Working hard

Patricia S. Bowne pbowne at omnifest.uwm.edu
Wed Mar 12 22:10:34 EST 1997


Caroline wrote:

>I totally agree with you that one can accomplish a lot outside of the
>lab.  As a postdoc, however, I surely get the impression that "face
>time" in the lab is very important.  The perception of some is that if
>you're not to be seen, you're not working....unfair, but I tend to deal
>with it by playing the game....making sure to be here always at least
>during "normal hours" and often on off hours.  Of course, the most
>important thing is to get the work done, but if it's best for me
>politically to do it when everyone else is around, unfortunately, that's
>what I do.

I agree completely with her point! But let's not just label it as 
'playing the game' and 'politics' and 'unfortunate' until we've looked
at what the game really is, in the world where you get your first
job as a faculty member or a PI.

All this perception stuff is about what kind of person your peers
will think you are, based on the evidence they gather about you.
Will they know you as a person, or as a list of publications that
mysteriously appears from midnight hours in the lab? What will
spring to their minds when your name is mentioned? Will 
they think of coming to you to get your opinion of some decision
that might affect your work, or will they forget you exist? 

When you're involved in making decisions, will you know who they
affect and what those people's interests are? Will you have a clear
idea of the institution's mission and how your work fits into it, and
will you have explained this to the people who are in charge?
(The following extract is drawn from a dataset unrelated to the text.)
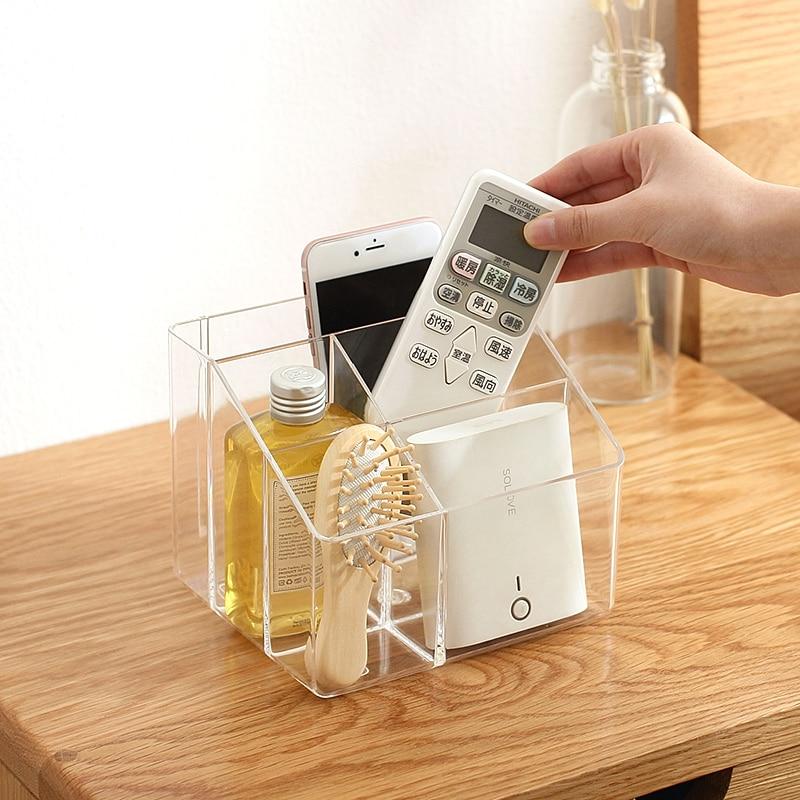 TV Remote Control Phone Key Pen Clear Glasses Organizer Storage Box Stand Holder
Will
those people trust your judgement in general?

I think seeing this political stuff as 'unfortunate' is rather parallel to
seeing the touchy-feely stuff of keeping a family together as
unimportant, so long as you put food on the table. 
I hope that as there are more women in science, there
will be more scientists who appreciate the need to pay attention to
institutional climate. Then there will be fewer schools like one I 
attended, where top-rank scientists punched one another out in 
the parking lot and colleagues studying the same system refused
to speak to one another in the halls!